Good headlines will always be some combination of these attributes: brief, positive, informative, simple, clear, opinionated, relatable, articulate, valuable, aspirational, straightforward. Clever headlines can pay off on occasion, but you should use them sparingly. Users will typically process the first three words before deciding to read on, so if you’re too clever you could lose your audience by not proving value or relevance soon enough.
How to Adapt Your Headline for Social
Your audience’s attention is captured for a brief moment on social – even less than on other platforms. The best headlines will cause them to hesitate and (better yet) take action.
If you’re interested in view or engagement metrics, you have more flexibility to be clever, creative, and playful. If you want users to click and take additional action on your site, you have to be enticing. Sometimes that comes from clarity and a straightforward message that shows the value of your offering, but most often it’s about sparking their curiosity and desire to know more.

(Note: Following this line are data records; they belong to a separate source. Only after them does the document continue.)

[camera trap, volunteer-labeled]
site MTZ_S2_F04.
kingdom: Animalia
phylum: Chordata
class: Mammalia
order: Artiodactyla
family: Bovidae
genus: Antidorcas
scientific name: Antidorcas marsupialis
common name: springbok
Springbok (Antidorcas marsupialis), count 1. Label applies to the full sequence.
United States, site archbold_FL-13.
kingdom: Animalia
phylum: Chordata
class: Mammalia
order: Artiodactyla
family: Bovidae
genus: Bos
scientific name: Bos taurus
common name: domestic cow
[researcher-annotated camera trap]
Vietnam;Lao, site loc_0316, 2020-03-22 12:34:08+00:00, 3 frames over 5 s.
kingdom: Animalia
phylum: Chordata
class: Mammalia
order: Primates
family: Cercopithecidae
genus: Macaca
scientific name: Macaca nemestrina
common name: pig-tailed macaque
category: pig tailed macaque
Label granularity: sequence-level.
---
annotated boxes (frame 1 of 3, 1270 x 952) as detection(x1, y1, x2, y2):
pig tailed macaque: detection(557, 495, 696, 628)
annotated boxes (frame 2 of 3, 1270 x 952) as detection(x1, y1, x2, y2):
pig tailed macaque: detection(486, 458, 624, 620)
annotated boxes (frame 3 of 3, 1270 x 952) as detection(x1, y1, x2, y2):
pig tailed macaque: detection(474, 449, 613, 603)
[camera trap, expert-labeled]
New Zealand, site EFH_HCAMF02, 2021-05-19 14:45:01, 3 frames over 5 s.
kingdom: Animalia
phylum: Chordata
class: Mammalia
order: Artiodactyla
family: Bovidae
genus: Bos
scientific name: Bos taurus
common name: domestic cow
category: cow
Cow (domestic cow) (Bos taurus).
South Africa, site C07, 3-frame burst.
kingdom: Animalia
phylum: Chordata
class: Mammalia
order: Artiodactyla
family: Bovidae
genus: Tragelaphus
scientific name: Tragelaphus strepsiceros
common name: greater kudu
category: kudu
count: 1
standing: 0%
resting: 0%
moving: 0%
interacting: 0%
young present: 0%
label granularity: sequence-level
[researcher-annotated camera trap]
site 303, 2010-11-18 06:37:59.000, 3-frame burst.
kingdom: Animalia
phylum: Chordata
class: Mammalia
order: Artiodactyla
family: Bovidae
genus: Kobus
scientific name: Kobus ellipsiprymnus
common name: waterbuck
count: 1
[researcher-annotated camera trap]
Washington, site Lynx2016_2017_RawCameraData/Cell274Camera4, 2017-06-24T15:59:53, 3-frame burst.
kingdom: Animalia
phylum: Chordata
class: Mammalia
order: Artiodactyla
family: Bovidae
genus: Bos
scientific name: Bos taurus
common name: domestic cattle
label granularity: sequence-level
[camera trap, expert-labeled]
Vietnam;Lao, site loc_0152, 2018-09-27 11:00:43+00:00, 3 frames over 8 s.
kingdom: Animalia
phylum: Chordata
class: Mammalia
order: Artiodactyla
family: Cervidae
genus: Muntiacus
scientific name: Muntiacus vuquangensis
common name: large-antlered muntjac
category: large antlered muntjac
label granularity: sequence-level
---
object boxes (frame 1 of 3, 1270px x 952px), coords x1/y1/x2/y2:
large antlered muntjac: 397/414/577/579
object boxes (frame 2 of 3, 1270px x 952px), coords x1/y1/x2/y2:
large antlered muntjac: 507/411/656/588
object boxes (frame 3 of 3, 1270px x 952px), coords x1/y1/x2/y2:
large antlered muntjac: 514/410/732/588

“The best headlines will cause your audience
to hesitate and take action.”
When adapting your headline and content to social, it becomes much more about how the entire package works together, and less about the headline by itself. In the case of social, the headline will often be supporting your image, and it’s the image (or video) that will catch your audience’s attention first. Make sure the visual is enticing, compelling, and ties in cohesively with your headline to tell a complete story.
It’s also important to think about formatting. Most traditional content headlines will be written in a capitalized style. On social media, you want your headlines, copy, and images to feel more authentic and native to the platform. Align your writing style with the way your audience speaks and engages so that seeing your content will be a natural fit for them.
How to Adapt Your Headline for Search
For search headlines, the first few words are far more important than the headline as a whole. That means front-loading your main keywords in a way that still gets your point across and makes someone want to click your article from the page of search results. It’s a delicate balance, and the easiest way to achieve it is by making a two-part version of your headline that’s separated by a colon. Your keywords will proceed the colon, and the topic of the article will follow. For example:
– Article headline: See Photos of the Best Celebrity Halloween Costumes This Year
– SEO headline: Celebrity Halloween Costumes 2018: See the Best Photos
You can also cut adjectives, professional titles, and even change “and” to an ampersand (&) to cut down on extraneous characters and keep your keywords front and center.
If you’re not sure what your keywords should be, play around with Google Trends. You can input some of your likely keywords and see related and rising queries to help you form a keyword phrase. In the example above, searching “celebrity halloween” brings up a top related query of “celebrity halloween costumes 2018,” searches of which have increased 2,900% over the past month. Over time, you’ll gain a better understanding of top keywords and search patterns to be able to instinctually pull them out of your article headlines.
The last thing you want to do when you’ve chosen your SEO headline, to make sure it’s viable for search, is to actually search for it. If there are already content results populating for that exact headline, the chances of your article ranking above them is relatively low. Instead, you’ll want to adjust your headline, reframing it or adding in a unique angle that will distinguish your content from the other results.